BEGIN Information supplied
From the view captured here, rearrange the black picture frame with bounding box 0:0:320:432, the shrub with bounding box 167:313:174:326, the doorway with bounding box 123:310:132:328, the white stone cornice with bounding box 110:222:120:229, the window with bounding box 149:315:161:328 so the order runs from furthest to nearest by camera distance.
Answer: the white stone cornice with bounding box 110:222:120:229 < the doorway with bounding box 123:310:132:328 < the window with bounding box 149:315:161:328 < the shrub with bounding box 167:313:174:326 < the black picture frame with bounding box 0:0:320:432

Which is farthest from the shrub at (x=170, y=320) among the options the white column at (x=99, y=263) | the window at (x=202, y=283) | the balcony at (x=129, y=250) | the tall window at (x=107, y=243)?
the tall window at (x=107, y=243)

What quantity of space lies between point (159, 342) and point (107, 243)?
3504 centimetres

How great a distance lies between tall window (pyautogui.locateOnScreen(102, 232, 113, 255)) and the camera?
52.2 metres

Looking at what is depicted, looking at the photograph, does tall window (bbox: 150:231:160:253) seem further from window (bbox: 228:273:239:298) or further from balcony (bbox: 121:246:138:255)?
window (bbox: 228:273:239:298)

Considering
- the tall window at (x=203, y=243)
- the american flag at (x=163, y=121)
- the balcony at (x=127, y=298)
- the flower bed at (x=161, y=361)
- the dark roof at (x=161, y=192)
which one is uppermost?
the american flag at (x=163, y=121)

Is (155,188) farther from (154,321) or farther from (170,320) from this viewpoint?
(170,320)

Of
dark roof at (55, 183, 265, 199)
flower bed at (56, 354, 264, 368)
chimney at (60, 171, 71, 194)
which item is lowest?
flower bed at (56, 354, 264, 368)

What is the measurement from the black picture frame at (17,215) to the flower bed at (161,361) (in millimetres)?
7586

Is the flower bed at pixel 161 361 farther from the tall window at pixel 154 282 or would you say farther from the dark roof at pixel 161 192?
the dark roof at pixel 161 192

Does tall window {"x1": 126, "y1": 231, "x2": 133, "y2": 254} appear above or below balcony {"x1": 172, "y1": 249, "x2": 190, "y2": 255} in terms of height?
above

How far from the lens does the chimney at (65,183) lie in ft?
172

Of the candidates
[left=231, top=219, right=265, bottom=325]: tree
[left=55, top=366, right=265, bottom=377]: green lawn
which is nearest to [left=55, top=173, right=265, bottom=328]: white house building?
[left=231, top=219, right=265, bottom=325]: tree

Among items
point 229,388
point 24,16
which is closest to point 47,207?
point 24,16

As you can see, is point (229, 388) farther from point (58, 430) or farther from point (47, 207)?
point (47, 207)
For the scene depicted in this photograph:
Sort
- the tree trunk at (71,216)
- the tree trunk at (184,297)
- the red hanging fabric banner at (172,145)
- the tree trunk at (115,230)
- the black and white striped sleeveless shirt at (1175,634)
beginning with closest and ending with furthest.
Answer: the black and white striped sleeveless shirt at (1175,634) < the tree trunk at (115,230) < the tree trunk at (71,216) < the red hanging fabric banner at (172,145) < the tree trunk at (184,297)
END Information supplied
BEGIN Information supplied
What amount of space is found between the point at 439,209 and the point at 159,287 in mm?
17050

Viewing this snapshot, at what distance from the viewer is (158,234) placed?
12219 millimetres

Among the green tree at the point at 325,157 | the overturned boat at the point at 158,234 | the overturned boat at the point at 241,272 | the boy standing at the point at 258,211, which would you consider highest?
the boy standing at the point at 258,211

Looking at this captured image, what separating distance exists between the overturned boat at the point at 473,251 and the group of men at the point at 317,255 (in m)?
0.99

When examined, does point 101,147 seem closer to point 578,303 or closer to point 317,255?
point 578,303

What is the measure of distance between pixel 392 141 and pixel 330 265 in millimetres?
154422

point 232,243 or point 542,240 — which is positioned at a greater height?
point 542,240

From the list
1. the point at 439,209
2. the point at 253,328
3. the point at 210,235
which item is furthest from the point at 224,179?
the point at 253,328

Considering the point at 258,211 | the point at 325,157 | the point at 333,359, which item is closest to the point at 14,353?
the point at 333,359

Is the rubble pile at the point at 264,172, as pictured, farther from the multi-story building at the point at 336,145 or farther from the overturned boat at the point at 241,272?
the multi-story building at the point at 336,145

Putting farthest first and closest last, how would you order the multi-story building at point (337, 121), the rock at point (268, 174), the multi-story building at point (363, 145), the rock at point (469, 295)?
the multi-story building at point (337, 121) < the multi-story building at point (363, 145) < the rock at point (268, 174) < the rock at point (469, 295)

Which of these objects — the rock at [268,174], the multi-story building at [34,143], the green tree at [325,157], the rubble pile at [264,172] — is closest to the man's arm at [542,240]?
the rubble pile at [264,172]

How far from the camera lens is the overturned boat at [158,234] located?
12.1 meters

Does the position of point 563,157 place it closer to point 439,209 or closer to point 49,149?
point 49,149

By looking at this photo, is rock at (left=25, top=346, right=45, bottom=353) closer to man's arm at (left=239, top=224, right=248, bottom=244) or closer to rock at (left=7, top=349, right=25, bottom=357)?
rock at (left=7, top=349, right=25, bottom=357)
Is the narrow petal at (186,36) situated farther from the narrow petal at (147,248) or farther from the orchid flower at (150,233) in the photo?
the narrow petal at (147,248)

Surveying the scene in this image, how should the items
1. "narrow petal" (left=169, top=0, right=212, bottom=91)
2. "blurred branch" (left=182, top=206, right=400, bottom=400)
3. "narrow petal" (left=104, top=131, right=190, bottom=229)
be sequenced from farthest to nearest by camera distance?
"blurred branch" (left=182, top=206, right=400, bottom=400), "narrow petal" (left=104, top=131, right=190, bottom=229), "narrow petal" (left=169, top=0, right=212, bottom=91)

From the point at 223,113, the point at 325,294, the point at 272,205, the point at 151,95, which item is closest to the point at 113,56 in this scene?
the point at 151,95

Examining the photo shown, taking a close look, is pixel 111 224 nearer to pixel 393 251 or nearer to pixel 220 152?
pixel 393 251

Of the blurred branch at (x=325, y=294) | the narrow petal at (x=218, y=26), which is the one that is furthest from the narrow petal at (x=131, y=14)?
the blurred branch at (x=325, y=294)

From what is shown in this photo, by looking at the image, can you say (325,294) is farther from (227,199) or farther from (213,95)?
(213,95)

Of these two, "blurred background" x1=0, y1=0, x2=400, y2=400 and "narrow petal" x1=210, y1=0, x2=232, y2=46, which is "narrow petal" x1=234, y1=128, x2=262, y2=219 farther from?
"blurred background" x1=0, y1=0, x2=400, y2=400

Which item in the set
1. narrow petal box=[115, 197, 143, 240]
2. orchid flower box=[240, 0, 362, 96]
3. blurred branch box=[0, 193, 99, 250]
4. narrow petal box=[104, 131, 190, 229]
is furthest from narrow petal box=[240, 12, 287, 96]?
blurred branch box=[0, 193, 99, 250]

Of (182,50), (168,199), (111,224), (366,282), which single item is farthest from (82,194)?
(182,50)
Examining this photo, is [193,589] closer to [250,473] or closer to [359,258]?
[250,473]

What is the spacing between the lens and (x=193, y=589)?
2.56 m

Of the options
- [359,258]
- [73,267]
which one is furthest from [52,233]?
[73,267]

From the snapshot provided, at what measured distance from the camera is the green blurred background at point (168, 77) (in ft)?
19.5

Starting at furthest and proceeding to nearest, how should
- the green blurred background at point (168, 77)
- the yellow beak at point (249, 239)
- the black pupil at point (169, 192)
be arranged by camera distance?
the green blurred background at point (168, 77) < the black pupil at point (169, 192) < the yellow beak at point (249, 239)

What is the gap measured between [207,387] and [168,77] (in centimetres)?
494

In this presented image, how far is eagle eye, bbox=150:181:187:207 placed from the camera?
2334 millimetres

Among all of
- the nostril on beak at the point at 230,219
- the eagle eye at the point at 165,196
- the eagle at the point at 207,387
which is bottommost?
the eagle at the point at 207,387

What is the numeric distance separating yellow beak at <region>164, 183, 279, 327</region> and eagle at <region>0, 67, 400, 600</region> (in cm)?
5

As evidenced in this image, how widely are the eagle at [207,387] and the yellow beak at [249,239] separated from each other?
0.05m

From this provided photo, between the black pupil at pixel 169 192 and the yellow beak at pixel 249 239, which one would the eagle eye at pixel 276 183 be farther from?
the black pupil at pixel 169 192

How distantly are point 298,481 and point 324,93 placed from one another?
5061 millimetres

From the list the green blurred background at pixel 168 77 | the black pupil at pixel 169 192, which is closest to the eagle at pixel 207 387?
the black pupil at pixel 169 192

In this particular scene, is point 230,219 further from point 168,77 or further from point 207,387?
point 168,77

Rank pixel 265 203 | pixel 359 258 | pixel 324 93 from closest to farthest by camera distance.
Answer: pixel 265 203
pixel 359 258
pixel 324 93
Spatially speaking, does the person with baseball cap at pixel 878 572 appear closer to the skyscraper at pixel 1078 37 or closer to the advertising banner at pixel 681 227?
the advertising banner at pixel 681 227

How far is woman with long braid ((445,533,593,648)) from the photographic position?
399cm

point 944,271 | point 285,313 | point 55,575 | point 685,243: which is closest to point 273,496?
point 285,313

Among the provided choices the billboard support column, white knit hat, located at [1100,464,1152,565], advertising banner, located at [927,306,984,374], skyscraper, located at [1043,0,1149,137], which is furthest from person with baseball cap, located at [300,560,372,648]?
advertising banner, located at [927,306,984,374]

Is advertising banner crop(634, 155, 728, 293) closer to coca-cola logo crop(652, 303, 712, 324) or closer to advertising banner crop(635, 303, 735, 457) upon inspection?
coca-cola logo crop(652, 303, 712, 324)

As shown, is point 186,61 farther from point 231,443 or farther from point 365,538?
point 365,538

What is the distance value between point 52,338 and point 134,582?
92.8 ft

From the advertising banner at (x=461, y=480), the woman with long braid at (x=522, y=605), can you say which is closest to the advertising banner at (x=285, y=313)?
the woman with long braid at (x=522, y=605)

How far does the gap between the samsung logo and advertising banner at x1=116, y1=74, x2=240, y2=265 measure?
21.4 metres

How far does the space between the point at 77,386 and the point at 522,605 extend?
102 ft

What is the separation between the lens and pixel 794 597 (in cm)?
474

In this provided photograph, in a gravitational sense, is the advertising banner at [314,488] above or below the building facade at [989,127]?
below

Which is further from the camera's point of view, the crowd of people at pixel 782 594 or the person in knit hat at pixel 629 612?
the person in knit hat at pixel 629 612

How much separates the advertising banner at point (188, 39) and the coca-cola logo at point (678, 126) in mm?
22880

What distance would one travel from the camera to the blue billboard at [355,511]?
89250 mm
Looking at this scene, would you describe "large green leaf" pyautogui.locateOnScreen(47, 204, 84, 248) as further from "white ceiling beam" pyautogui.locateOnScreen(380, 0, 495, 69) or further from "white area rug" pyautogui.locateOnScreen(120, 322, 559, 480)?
END Information supplied
BEGIN Information supplied
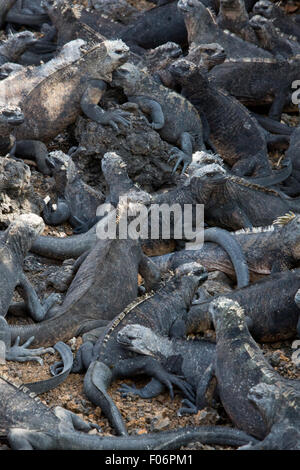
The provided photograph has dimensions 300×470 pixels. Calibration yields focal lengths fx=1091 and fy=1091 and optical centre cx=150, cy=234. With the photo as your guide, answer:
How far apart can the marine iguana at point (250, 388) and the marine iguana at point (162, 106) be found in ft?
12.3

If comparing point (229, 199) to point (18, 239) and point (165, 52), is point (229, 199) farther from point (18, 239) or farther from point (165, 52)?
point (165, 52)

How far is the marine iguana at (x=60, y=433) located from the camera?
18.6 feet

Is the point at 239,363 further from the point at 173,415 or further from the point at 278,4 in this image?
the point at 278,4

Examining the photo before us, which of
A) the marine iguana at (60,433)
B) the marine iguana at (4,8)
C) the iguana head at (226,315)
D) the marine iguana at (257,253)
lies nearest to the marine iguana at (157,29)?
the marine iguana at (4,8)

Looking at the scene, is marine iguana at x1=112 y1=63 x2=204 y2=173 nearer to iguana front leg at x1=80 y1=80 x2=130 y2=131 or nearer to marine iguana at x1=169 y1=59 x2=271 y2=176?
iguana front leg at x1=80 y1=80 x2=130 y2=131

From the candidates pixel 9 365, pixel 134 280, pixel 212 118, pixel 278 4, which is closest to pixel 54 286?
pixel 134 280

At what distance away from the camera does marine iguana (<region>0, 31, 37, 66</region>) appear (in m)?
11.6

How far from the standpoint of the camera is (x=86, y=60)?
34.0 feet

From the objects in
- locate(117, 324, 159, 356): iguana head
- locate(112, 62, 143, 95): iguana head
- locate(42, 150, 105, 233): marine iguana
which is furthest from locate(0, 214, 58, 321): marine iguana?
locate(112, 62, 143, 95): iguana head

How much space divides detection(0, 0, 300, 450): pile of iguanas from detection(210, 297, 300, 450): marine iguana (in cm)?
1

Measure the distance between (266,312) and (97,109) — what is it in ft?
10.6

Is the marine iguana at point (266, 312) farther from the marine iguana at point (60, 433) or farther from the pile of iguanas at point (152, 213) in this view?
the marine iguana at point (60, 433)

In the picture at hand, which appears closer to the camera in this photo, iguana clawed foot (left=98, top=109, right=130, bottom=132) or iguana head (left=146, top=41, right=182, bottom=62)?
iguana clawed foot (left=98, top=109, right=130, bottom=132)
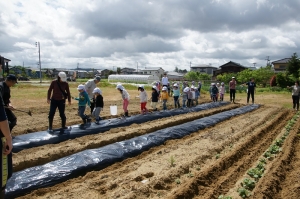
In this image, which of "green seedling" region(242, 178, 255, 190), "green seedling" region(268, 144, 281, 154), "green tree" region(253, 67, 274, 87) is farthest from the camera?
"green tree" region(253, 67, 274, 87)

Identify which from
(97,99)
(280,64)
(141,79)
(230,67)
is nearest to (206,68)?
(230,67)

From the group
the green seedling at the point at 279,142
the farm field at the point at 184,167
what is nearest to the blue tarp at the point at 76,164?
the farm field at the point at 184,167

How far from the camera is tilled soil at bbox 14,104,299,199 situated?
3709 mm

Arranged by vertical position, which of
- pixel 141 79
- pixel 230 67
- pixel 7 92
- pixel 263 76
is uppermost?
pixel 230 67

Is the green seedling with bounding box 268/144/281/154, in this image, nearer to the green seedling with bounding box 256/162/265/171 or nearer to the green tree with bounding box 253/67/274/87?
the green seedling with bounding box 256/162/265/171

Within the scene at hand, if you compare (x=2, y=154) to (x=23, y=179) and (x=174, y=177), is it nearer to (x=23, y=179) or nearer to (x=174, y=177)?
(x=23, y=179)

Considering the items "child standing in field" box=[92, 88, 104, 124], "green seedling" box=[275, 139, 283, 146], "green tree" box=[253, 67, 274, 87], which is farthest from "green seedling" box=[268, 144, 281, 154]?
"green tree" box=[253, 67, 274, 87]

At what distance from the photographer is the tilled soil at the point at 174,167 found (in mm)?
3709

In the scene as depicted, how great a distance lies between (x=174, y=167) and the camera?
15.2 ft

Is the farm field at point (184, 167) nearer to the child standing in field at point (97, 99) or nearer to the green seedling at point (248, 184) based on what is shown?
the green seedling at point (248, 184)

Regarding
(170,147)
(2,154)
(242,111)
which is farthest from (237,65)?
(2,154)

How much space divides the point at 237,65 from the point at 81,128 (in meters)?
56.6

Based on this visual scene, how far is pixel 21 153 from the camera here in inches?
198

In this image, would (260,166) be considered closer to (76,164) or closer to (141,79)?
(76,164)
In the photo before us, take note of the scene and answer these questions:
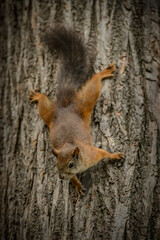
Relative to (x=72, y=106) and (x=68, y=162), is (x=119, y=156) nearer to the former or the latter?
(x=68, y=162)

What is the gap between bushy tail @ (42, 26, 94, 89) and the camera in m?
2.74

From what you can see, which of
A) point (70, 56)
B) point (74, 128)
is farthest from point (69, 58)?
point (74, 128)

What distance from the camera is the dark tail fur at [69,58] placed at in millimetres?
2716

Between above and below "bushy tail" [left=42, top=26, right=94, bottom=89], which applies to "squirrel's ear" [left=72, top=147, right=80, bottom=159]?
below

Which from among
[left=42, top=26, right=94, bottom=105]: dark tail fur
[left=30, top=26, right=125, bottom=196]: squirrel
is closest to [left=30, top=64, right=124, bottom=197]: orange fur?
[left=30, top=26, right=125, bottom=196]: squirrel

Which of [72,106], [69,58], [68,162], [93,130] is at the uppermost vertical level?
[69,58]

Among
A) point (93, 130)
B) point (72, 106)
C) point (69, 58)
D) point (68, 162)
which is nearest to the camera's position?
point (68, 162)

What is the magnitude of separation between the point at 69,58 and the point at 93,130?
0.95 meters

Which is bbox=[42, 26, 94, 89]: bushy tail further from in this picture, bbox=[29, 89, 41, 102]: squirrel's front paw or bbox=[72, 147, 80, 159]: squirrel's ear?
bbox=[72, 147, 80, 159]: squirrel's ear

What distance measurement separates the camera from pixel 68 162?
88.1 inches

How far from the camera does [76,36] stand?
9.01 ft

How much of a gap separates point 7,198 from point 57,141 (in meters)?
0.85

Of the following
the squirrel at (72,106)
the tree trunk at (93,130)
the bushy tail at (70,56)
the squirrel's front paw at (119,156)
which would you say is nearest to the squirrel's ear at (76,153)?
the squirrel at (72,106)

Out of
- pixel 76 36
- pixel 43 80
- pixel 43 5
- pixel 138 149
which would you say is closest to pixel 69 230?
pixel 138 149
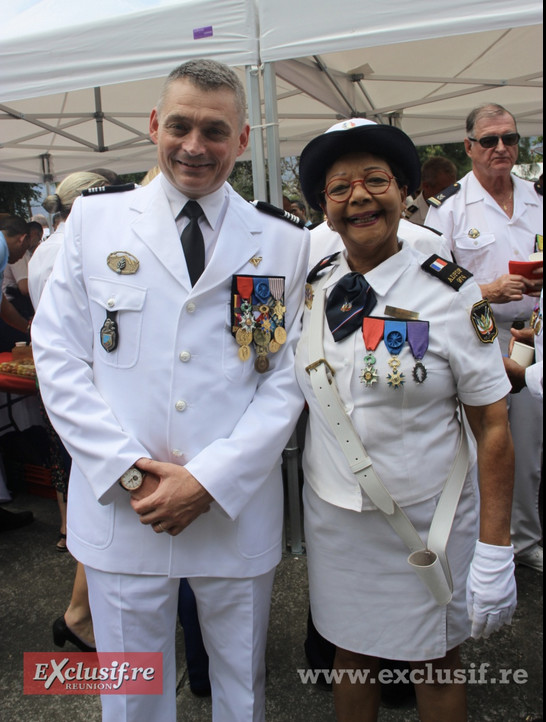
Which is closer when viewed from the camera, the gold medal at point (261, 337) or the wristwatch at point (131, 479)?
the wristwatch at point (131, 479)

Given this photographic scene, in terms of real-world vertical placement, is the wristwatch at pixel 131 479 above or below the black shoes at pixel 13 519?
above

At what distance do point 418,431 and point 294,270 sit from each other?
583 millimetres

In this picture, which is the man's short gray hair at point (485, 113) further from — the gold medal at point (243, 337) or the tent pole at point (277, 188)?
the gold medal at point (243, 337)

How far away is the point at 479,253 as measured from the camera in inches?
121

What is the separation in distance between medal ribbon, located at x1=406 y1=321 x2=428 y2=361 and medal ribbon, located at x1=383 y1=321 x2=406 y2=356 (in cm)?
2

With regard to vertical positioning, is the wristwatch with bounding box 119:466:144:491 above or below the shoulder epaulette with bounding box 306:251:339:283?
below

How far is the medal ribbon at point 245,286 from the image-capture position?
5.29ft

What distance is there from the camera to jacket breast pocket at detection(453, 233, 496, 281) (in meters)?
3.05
END Information supplied
> **Aim**:
Print the items above exactly as they appear, starting with the line that contains "From the view captured" and continuing through the line that contains "52.2 metres".

> **Reply**:
From the view captured here, rearrange the black picture frame with bounding box 0:0:320:432, the shrub with bounding box 167:313:174:326, the doorway with bounding box 123:310:132:328, the white stone cornice with bounding box 110:222:120:229, the window with bounding box 149:315:161:328 so the order runs from furthest to nearest by camera distance.
Answer: the white stone cornice with bounding box 110:222:120:229 < the doorway with bounding box 123:310:132:328 < the window with bounding box 149:315:161:328 < the shrub with bounding box 167:313:174:326 < the black picture frame with bounding box 0:0:320:432

Which is farthest from the shrub at (x=170, y=320) among the options the white column at (x=99, y=263) | the window at (x=202, y=283) | the balcony at (x=129, y=250) | the tall window at (x=107, y=243)?
the tall window at (x=107, y=243)

What quantity of space lies between point (159, 342) and point (107, 243)?
3504 centimetres

How great a distance lies between tall window (pyautogui.locateOnScreen(102, 232, 113, 255)) and the camera?
52.2 metres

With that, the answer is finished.